[Requirement 1]:
Print everything in the gphotos-sync thread from "Is this intended" down to "on album listings).".
[Requirement 2]:
In the gphotos-sync thread, recast the paragraph beginning "My approach was to get extra_files" as a short bulleted list that keeps its main facts.
[Requirement 3]:
Continue the gphotos-sync thread with the next comment, picking up after its final paragraph.

[Text passage]:
++++++

I'll keep this on the todo list and have a think about how to implement.

Cyber1000 commented 4 years ago

Thanks for your fast answer, my use case won't be the default use case for most peoplen here, so I'll try to explain a little bit further:

I sync my phone with both local-server and google-server, so the names of the files should be equal. I regularly clean media from my phone and google-photos, but not my local-server. Before I clean media from phone I want to get sure that I have everything saved in nextcloud.

My approach was to get extra_files files with your app. Since they came from the same source a "name-matching" should be the only thing that needs to be done. I could also download everything with gphotos-sync again but it would be a waste of diskspace and downloadtime, if I just use this for comparison. So I will just need to download a few normal photos (which aren't synced for whatever reason by nextcloud), some media google creates automatically from time to time and the album links.

As said perhaps no normal usecase but a solution to my problem. Perhaps I'll go with a full download for now, it's somewhere at 10Gb on google, at least for now I have no local space problems.

Thanks for writing this program 👍

gilesknap commented 4 years ago

Thanks for the additional info. Just to be clear, your use case would still be likely to have duplicate filenames. The comparison feature ignores folder structure, because it is designed to be used against a different download service. So it still needs to distinguish all of the photos called by the same filename. For example, the google generated movies are all called Movie.mp4 so need additional metadata to distinguish them.

Cyber1000 commented 4 years ago

Ok thanks for clarification and I've seen the movie.mp4 yesterday, I didn't think about them earlier.

I tried something different today:

docker-compose run --rm gphotos-sync --archived --start-date 2020-01-01 --albums-path google-albums --compare-folder /downloaded /storage

What happens here:

To clarify:

Is this intended behaviour or is combining of --start-date and --compare-folder not a valid usecase?

gilesknap commented 4 years ago

I don't think compare-folder looks at start date.

Links to non-existent files is a bug (and a feature!). It would be easy for me to check for the file before making the link but I do like the fact that it provides an additional warning if there are missing files.

I agree that there should not be missing links to files when you have used a date range, but it would be hard to do that in a robust way given my current approach (rebuild all albums on any change) and limitations of the API (no date filters on album listings).

I'm afraid that the main focus of gphotos-sync is to get a full backup and it does that reasonably well. The date filters etc. were there for testing and recovering from partial failure. What you are trying to do is pushing the limits of what can be achieved.

++++++

[Available data]:
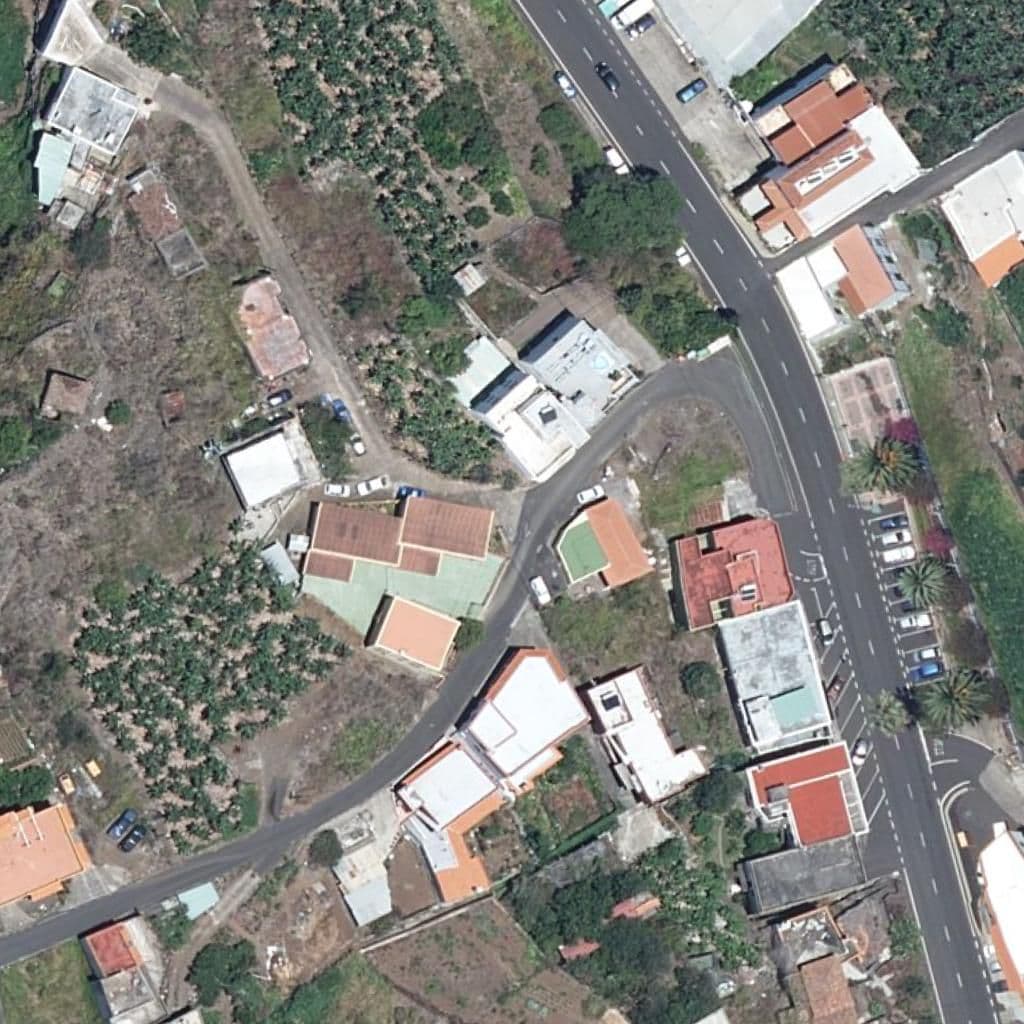 Вид сверху на территорию школы «CEIP LOS GALGUITOS»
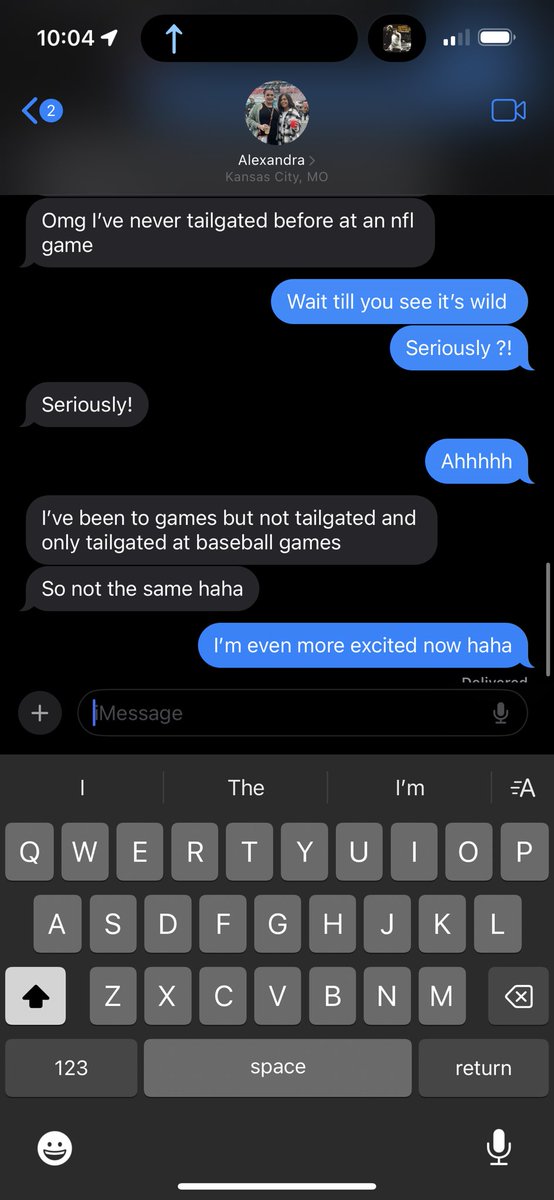savyfinatic's tweet photo. YALL! I just found out my girlfriend who is coming with me on Sunday has NEVER tailgated an NFL game 🤯 Now I HAVE to make sure she has the best experience! I have been many times and usually hang out in east orange 12, but never bring drinks. We’re walking from the Stadium Hotel..Will someone let me use their cooler, so we don’t have to keep going to the vendors up by the stadium? Or like I can Venmo someone to pick up some Nooners? Idk lemme know what the best approach is 😂 @dolphreaky @bow2thephin @swfldolfanclub @ian693 @Dolphin_Nation @clay8269 @finatic1972 #MiamiDolphins #GoFins @305sportsbabe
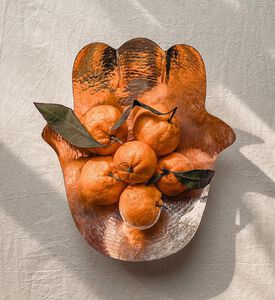 وعاء يد من النحاس المنبعج من همسة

++++++

[Expected answer 1]:
Is this intended behaviour or is combining of --start-date and --compare-folder not a valid usecase?

gilesknap commented 4 years ago

I don't think compare-folder looks at start date.

Links to non-existent files is a bug (and a feature!). It would be easy for me to check for the file before making the link but I do like the fact that it provides an additional warning if there are missing files.

I agree that there should not be missing links to files when you have used a date range, but it would be hard to do that in a robust way given my current approach (rebuild all albums on any change) and limitations of the API (no date filters on album listings).

[Expected answer 2]:
- The plan is to use the app to get the extra_files; because both copies come from the same source, matching by name should be all that is needed.
- Downloading everything again with gphotos-sync would also work, but it would waste disk space and download time if used only for comparison.
- With the name-matching approach, only a few items would need downloading: some normal photos that nextcloud did not sync, media that Google creates automatically from time to time, and the album links.

[Expected answer 3]:
The comparison feature is something I built to convince myself that I had a complete backup after a very messy transition from Google Drive Sync to Google photos only. It is a fiddly process and required quite a bit of manual checking from me, the duplicate file name problem is really troublesome when trying to replicate a database in a file system.

I could help you out by providing an option to not link files that have not been synced in both comparison and albums because I think this is an easy addition. But I'm not convinced that you will have a robust solution that you can trust.

Cyber1000 commented 4 years ago

Ok I have found another solution, I'm using the startdate now, getting a lot of "unlinked" links in comparison and albums but deleting them in a step afterwards. Since files and folders should be in the same filestructure since nextcloud creates images like 2020/04/imagefilename.jpg that shouldn't be a problem for me. And I'm going back only back a month or two so a clean sync with startdate shouldn't be a problem. As said nextcloud loses some photos (1-3 per month) and google-created-photos + albums are missing too.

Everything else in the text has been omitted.